Short task. Please copy the data below word for word, starting at its first line and stopping after the line that contains "13L283 171L370 143L419".

Material shown.
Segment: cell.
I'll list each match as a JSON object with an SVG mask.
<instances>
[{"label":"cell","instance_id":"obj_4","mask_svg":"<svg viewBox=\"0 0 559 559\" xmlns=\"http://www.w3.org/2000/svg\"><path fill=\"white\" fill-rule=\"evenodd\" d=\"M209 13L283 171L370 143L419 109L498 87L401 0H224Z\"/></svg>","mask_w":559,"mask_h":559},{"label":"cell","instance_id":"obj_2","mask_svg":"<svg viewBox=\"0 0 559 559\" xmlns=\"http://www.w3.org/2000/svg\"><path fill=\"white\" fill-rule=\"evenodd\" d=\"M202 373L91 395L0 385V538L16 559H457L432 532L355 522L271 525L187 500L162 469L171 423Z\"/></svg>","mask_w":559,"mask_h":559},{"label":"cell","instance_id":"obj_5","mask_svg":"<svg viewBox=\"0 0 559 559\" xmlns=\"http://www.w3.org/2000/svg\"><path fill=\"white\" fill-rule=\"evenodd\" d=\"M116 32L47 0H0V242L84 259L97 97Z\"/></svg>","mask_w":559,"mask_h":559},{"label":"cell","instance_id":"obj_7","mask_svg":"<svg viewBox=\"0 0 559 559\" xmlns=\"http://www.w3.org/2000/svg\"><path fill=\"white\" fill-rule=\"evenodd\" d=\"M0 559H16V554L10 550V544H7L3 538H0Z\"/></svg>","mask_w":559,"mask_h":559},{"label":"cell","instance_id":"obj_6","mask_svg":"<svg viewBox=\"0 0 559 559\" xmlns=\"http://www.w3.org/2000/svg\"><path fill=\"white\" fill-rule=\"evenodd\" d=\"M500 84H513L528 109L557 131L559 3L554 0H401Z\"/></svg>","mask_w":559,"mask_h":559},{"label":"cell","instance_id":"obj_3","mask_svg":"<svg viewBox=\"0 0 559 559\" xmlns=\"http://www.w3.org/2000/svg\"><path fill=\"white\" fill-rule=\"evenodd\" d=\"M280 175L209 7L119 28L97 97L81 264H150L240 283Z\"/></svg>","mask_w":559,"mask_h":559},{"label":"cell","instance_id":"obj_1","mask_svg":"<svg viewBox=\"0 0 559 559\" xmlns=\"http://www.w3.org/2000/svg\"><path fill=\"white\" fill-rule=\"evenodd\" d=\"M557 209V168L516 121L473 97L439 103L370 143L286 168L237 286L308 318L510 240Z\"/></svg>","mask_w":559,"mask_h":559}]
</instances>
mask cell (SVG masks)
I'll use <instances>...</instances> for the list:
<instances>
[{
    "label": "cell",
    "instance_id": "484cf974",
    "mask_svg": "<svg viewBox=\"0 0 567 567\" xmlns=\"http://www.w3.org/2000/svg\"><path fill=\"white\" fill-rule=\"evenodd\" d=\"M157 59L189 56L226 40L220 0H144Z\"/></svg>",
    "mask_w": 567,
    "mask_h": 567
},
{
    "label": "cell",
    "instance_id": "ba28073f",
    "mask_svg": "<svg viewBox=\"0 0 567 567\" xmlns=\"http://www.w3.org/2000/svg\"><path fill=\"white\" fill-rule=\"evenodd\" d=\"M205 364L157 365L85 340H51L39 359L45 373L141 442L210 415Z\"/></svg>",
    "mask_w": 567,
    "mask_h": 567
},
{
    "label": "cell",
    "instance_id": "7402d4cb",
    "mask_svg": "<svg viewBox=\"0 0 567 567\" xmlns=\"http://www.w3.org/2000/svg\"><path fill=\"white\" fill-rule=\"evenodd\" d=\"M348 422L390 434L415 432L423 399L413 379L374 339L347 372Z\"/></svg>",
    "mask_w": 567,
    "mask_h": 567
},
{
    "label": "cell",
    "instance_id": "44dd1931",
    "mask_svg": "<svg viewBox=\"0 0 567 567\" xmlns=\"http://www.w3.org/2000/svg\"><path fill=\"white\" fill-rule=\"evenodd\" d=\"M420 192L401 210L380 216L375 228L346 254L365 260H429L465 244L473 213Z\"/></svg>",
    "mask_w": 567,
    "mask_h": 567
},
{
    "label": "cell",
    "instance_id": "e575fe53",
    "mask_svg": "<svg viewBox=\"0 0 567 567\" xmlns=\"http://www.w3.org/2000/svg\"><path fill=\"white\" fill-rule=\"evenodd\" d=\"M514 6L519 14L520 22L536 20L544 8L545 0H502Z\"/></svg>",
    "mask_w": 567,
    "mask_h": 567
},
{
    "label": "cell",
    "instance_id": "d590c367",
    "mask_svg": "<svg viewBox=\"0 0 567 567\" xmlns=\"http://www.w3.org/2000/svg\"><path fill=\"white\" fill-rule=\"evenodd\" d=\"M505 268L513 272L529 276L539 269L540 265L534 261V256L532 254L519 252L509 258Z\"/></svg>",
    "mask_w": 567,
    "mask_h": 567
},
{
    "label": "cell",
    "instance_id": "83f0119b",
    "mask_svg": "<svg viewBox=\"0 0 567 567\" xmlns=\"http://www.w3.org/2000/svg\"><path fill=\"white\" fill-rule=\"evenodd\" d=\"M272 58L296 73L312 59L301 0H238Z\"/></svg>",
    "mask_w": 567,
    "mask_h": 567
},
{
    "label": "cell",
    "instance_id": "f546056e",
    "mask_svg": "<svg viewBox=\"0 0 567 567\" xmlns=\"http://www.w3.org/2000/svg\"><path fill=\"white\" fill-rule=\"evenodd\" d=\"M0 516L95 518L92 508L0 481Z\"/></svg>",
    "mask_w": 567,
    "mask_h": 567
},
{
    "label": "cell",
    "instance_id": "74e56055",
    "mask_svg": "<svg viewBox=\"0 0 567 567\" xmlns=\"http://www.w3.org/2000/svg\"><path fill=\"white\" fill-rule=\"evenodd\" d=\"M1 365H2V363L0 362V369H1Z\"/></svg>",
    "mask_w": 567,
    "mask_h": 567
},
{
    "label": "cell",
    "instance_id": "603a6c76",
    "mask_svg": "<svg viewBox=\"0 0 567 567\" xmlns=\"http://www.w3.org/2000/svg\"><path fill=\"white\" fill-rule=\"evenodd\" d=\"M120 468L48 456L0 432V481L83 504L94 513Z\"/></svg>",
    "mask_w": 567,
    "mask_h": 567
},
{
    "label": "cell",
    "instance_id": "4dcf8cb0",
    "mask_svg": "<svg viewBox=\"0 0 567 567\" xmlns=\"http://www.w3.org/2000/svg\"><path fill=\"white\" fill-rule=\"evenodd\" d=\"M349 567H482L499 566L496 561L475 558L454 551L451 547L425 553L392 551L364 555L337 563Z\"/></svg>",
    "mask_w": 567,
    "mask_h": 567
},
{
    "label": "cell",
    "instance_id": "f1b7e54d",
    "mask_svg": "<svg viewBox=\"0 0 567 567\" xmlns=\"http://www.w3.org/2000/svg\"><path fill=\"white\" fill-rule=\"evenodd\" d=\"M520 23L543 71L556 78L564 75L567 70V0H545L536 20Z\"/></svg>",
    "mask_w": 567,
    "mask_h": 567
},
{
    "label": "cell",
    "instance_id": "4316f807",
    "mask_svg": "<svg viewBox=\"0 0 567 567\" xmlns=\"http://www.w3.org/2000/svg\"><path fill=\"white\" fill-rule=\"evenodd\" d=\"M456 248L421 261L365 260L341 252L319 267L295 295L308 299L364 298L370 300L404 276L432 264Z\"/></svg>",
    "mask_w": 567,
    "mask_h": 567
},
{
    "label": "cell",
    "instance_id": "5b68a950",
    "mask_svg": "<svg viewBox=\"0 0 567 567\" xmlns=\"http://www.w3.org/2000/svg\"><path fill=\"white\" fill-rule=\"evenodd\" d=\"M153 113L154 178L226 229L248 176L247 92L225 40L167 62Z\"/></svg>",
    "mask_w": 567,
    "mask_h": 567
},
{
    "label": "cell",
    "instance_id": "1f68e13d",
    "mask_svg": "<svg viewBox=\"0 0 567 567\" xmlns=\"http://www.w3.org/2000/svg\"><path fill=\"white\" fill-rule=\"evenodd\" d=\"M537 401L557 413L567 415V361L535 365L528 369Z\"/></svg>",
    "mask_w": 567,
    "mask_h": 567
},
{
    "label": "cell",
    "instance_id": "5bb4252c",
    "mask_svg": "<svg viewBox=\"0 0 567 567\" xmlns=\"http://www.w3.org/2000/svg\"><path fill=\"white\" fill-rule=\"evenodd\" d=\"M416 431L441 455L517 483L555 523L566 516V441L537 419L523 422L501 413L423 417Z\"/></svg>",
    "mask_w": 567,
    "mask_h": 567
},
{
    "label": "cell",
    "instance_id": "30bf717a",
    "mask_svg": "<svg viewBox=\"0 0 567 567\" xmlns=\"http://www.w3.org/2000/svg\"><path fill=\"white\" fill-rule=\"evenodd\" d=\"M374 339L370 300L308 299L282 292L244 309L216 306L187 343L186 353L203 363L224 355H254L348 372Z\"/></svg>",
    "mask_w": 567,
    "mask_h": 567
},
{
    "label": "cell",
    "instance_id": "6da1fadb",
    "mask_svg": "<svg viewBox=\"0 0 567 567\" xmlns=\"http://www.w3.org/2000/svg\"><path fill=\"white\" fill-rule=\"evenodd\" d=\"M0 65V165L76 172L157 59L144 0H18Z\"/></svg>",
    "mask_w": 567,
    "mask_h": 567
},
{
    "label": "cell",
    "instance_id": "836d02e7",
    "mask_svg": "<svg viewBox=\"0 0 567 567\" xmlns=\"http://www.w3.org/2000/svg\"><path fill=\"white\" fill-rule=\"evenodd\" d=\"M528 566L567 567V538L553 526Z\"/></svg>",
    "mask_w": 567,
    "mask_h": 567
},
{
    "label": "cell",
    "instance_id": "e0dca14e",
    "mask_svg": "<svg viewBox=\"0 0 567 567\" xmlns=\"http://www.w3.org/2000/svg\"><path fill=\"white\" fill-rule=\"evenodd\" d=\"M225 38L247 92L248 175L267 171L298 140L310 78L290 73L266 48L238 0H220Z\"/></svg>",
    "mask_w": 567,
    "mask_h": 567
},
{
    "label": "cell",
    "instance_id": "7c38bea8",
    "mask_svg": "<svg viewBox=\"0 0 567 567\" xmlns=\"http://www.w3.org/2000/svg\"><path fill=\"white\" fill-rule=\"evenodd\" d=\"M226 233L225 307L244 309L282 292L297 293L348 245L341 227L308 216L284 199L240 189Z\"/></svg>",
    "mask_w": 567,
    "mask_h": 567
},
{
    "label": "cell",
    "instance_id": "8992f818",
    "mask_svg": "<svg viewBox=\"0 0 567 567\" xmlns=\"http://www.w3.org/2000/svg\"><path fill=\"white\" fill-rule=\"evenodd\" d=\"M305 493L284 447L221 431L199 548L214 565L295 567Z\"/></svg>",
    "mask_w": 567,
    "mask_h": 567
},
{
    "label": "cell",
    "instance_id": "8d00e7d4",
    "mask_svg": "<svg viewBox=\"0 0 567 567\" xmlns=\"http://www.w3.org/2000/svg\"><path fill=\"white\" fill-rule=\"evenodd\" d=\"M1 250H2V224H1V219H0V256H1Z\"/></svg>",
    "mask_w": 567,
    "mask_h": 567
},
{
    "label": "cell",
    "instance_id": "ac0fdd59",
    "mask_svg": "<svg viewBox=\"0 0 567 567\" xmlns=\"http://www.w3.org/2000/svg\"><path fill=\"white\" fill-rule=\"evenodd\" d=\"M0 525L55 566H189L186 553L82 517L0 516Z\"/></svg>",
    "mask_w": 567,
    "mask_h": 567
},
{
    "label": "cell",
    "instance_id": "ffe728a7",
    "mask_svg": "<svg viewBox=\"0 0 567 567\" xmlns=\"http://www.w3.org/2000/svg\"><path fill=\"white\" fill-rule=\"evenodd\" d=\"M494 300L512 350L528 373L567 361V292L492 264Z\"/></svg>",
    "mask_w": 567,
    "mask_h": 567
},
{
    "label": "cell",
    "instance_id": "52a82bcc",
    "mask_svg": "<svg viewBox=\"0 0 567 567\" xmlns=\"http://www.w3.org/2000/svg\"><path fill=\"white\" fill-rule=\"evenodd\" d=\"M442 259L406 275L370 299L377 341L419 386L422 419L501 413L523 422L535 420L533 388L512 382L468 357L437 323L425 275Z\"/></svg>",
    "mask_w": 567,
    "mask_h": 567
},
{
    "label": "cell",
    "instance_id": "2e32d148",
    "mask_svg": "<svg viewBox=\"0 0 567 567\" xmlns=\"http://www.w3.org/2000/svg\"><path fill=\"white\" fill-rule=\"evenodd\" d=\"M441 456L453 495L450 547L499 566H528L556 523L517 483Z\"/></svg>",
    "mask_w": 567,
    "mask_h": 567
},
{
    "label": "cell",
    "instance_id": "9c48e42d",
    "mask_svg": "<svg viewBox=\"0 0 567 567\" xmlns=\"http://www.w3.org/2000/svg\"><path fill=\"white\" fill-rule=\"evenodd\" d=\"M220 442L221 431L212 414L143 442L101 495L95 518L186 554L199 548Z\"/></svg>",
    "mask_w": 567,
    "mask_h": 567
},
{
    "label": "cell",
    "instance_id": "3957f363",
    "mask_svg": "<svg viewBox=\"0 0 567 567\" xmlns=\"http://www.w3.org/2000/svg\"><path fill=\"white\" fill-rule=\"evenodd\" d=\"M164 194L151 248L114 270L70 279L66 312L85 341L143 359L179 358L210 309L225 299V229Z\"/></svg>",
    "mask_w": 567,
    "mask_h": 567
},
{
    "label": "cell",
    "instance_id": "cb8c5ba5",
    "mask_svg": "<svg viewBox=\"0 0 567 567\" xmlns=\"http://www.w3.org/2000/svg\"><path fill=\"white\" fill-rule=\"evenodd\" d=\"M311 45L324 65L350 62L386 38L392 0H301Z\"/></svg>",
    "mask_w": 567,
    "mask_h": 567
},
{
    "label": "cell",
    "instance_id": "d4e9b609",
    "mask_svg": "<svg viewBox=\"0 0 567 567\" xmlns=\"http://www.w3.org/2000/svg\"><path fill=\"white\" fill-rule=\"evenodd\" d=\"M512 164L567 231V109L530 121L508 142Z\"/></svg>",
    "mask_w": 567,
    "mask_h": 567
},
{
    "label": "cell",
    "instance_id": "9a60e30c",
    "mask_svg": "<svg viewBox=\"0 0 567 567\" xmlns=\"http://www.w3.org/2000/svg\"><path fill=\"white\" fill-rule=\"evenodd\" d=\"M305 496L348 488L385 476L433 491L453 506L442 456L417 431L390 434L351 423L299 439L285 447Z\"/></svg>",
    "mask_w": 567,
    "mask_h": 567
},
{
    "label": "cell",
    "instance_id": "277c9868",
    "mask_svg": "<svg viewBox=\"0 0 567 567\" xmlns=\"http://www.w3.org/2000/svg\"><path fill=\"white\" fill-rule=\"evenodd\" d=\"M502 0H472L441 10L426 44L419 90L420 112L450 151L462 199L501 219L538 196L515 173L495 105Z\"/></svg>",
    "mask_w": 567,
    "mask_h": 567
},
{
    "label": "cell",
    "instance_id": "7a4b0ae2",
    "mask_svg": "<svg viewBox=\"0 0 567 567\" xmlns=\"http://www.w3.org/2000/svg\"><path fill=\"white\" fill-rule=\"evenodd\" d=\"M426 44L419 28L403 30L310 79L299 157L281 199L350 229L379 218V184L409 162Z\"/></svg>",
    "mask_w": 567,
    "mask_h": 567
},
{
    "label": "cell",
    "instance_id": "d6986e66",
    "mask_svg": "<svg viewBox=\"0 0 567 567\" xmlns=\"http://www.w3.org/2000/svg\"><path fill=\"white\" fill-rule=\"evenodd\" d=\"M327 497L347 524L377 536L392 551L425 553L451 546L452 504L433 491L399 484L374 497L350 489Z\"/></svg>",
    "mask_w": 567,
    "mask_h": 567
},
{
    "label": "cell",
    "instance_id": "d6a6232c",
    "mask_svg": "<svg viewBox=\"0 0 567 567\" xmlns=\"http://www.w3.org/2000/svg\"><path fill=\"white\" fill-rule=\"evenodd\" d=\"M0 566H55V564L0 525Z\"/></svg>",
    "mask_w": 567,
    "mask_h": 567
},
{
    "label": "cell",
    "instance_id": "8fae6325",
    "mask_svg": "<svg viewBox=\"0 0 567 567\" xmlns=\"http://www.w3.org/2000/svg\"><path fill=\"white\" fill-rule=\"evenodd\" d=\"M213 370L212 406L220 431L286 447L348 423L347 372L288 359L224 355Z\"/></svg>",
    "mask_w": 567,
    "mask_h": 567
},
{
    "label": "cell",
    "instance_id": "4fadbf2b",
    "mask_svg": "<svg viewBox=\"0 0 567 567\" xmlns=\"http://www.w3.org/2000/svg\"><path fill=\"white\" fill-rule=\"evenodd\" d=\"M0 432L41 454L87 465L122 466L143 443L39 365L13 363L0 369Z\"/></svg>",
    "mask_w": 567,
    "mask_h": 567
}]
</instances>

Task answer.
Segment: cell.
I'll list each match as a JSON object with an SVG mask.
<instances>
[{"label":"cell","instance_id":"obj_4","mask_svg":"<svg viewBox=\"0 0 559 559\" xmlns=\"http://www.w3.org/2000/svg\"><path fill=\"white\" fill-rule=\"evenodd\" d=\"M209 13L283 171L370 143L419 109L498 87L401 0H224Z\"/></svg>","mask_w":559,"mask_h":559},{"label":"cell","instance_id":"obj_2","mask_svg":"<svg viewBox=\"0 0 559 559\" xmlns=\"http://www.w3.org/2000/svg\"><path fill=\"white\" fill-rule=\"evenodd\" d=\"M202 373L91 395L0 385V538L16 559H457L432 532L355 522L271 525L187 500L162 469L171 423Z\"/></svg>","mask_w":559,"mask_h":559},{"label":"cell","instance_id":"obj_5","mask_svg":"<svg viewBox=\"0 0 559 559\" xmlns=\"http://www.w3.org/2000/svg\"><path fill=\"white\" fill-rule=\"evenodd\" d=\"M116 32L47 0H0V242L84 259L97 97Z\"/></svg>","mask_w":559,"mask_h":559},{"label":"cell","instance_id":"obj_7","mask_svg":"<svg viewBox=\"0 0 559 559\" xmlns=\"http://www.w3.org/2000/svg\"><path fill=\"white\" fill-rule=\"evenodd\" d=\"M0 559H16V554L10 550V544H7L3 538H0Z\"/></svg>","mask_w":559,"mask_h":559},{"label":"cell","instance_id":"obj_6","mask_svg":"<svg viewBox=\"0 0 559 559\" xmlns=\"http://www.w3.org/2000/svg\"><path fill=\"white\" fill-rule=\"evenodd\" d=\"M500 84H513L528 109L557 131L559 3L554 0H401Z\"/></svg>","mask_w":559,"mask_h":559},{"label":"cell","instance_id":"obj_3","mask_svg":"<svg viewBox=\"0 0 559 559\" xmlns=\"http://www.w3.org/2000/svg\"><path fill=\"white\" fill-rule=\"evenodd\" d=\"M280 175L209 7L119 28L97 97L81 264H150L240 283Z\"/></svg>","mask_w":559,"mask_h":559},{"label":"cell","instance_id":"obj_1","mask_svg":"<svg viewBox=\"0 0 559 559\" xmlns=\"http://www.w3.org/2000/svg\"><path fill=\"white\" fill-rule=\"evenodd\" d=\"M557 209V168L516 121L473 97L439 103L370 143L286 168L237 286L308 318L510 240Z\"/></svg>","mask_w":559,"mask_h":559}]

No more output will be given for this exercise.